- _Requirements_:
(1) Which all-capital names of collation types and Collator strength settings appear in the forum post on Java collation below? List every one.
(2) Answer these questions about the forum post on Java collation below:
(a) According to the post, what is the Collator strength set to by default?
(b) Which two letters are given as a match in Swedish?
(c) Which two arguments does the code pass to the Locale constructor?

- _Text_:
··········

I have been playing with this a bit, trying to find an instace where two
values are equal with TERRITORY_BASED collation, but not with
UCS_BASIC. What I found was that it seems that for the default the
Collator strength is set to IDENTICAL by default, so interesting cases
like "v" = "w" in Swedish or accented letters in other languages don't
show up. To get these matches in a java program I have to set the
Collator string to PRIMARY as below: Can anyone think of an example
where two strings will be equal with TERRITORY_BASED collation but not
with UCS_BASIC?
In my java program I have to setStrength to PRIMARY to get "v" and "w"
to match.
import java.text.Collator;
import java.util.Locale;
public class TestSwedish {
public static void main(String[] args) {
// Compare two strings in the default locale
Collator myCollator = Collator.getInstance(new Locale("sv","SE"));
myCollator.setStrength(Collator.PRIMARY);
if( myCollator.compare("v", "w") == 0 )

··········

- _Raw data_:

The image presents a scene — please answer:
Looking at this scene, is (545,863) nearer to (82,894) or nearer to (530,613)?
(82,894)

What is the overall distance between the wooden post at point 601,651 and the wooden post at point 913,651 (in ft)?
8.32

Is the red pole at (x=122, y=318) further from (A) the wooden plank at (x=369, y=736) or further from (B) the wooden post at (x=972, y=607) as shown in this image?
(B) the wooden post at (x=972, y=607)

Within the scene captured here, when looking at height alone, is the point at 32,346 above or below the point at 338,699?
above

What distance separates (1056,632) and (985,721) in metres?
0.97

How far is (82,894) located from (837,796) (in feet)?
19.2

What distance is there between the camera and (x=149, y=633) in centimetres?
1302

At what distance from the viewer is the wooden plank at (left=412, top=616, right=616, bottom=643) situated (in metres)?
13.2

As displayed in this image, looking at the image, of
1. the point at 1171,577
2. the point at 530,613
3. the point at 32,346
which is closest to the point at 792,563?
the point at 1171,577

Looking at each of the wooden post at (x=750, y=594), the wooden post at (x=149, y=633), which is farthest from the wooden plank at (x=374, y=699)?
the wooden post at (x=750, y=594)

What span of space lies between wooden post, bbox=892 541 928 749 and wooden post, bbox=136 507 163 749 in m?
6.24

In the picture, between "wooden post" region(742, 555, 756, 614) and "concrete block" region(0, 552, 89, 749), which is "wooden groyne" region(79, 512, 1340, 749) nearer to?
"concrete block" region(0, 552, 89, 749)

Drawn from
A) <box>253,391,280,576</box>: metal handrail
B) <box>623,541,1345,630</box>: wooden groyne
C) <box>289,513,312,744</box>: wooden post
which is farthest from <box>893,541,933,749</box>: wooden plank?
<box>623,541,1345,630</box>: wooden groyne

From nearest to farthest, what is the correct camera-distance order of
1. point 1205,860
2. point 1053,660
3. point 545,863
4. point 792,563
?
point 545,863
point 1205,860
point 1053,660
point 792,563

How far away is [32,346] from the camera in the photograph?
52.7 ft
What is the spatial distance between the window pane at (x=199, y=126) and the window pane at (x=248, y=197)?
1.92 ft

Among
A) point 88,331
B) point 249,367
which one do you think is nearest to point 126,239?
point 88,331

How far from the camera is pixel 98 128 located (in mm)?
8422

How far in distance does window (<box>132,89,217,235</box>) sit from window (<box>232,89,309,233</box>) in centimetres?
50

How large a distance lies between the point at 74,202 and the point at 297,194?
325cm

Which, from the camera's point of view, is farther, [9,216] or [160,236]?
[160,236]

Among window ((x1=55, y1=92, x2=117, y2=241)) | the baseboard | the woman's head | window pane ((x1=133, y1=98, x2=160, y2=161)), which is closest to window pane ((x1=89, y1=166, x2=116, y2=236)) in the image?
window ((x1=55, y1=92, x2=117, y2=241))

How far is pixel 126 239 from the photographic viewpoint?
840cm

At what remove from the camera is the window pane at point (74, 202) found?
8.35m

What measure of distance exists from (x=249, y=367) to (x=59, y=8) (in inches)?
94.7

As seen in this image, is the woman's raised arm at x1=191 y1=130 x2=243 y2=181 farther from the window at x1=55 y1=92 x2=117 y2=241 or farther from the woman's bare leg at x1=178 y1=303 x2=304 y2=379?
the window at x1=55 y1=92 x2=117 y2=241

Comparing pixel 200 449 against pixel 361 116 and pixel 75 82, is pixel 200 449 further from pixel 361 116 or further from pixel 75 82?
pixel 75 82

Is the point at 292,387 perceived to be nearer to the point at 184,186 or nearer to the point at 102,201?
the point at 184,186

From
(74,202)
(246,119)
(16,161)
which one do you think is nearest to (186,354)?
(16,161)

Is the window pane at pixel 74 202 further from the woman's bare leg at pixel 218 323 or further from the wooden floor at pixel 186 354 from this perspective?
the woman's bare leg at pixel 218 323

··········

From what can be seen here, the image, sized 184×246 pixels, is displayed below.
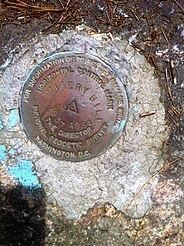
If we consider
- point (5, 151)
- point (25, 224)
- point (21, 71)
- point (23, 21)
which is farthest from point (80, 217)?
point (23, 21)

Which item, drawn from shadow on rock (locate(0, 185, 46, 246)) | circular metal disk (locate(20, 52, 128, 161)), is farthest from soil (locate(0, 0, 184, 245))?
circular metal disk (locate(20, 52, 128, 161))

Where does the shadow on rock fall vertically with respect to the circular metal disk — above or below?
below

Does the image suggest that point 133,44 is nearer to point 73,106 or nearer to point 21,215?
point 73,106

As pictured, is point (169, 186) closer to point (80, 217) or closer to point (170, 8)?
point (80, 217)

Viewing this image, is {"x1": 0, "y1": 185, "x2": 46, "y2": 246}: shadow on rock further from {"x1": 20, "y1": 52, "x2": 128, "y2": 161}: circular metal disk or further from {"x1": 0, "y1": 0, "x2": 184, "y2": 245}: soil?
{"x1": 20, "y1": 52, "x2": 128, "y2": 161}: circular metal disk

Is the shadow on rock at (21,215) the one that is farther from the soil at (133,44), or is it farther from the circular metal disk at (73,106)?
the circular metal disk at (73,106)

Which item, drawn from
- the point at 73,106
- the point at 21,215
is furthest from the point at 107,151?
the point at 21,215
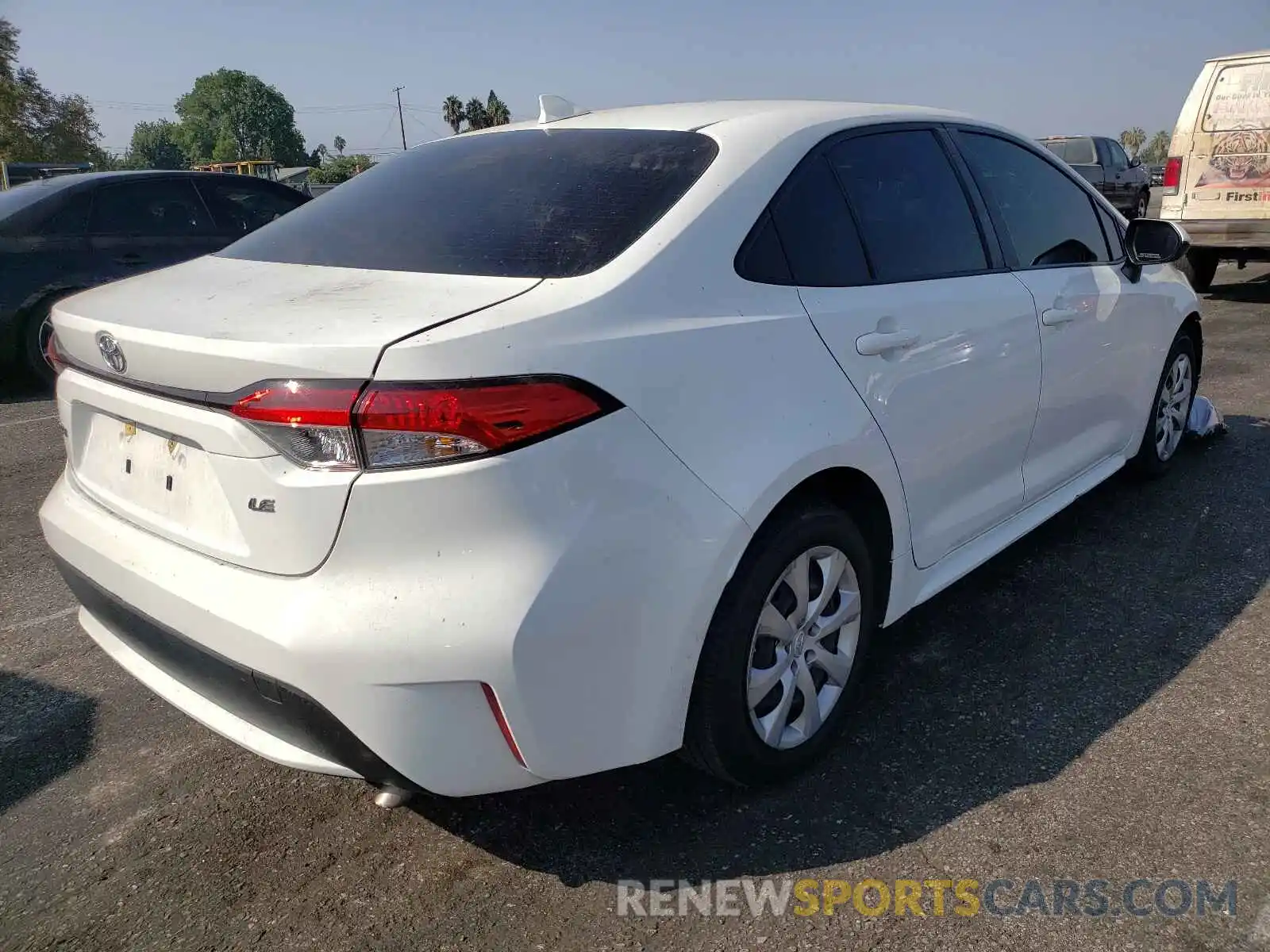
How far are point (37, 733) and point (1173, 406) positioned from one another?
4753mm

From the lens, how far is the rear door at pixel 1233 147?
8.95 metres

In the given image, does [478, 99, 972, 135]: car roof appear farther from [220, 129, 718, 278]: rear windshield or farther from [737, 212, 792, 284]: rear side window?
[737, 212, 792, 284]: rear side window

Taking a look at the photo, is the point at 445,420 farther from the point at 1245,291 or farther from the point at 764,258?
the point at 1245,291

··········

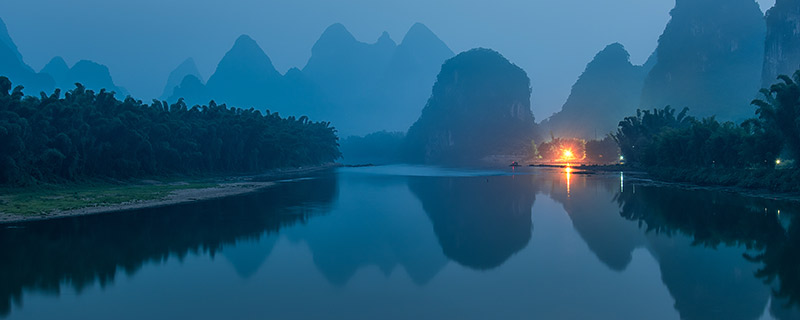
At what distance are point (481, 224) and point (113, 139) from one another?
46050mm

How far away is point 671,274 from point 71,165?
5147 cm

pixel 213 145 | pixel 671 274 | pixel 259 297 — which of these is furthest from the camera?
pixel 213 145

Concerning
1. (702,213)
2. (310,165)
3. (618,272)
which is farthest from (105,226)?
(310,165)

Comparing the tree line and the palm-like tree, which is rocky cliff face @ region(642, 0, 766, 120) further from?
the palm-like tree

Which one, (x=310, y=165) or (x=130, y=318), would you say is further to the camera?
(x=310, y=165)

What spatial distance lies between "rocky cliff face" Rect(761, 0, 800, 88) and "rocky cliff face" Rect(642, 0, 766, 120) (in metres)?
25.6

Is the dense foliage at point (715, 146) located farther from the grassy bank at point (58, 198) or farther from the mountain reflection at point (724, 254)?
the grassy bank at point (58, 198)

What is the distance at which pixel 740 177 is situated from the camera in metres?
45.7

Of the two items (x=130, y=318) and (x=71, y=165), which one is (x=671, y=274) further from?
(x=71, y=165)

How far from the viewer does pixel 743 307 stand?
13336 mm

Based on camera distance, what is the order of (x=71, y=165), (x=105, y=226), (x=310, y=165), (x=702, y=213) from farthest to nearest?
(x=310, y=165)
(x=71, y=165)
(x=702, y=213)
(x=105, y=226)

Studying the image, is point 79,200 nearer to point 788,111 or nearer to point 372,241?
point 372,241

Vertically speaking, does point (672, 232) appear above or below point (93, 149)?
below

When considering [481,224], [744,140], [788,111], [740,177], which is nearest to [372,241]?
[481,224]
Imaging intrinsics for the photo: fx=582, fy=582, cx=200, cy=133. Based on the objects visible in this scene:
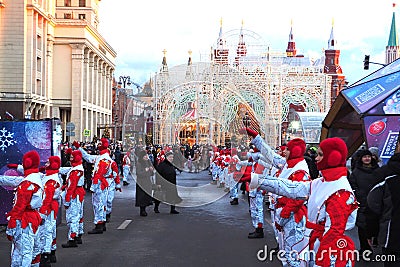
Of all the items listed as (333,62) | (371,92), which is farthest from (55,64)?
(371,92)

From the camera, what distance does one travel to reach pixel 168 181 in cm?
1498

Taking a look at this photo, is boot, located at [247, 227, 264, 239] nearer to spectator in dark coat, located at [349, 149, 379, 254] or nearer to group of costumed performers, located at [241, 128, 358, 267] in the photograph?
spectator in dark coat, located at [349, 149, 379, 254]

··········

- _Written answers_:
(1)
- TERRITORY_BASED
- UCS_BASIC
- IDENTICAL
- PRIMARY

(2)
(a) IDENTICAL
(b) "v" and "w"
(c) "sv" and "SE"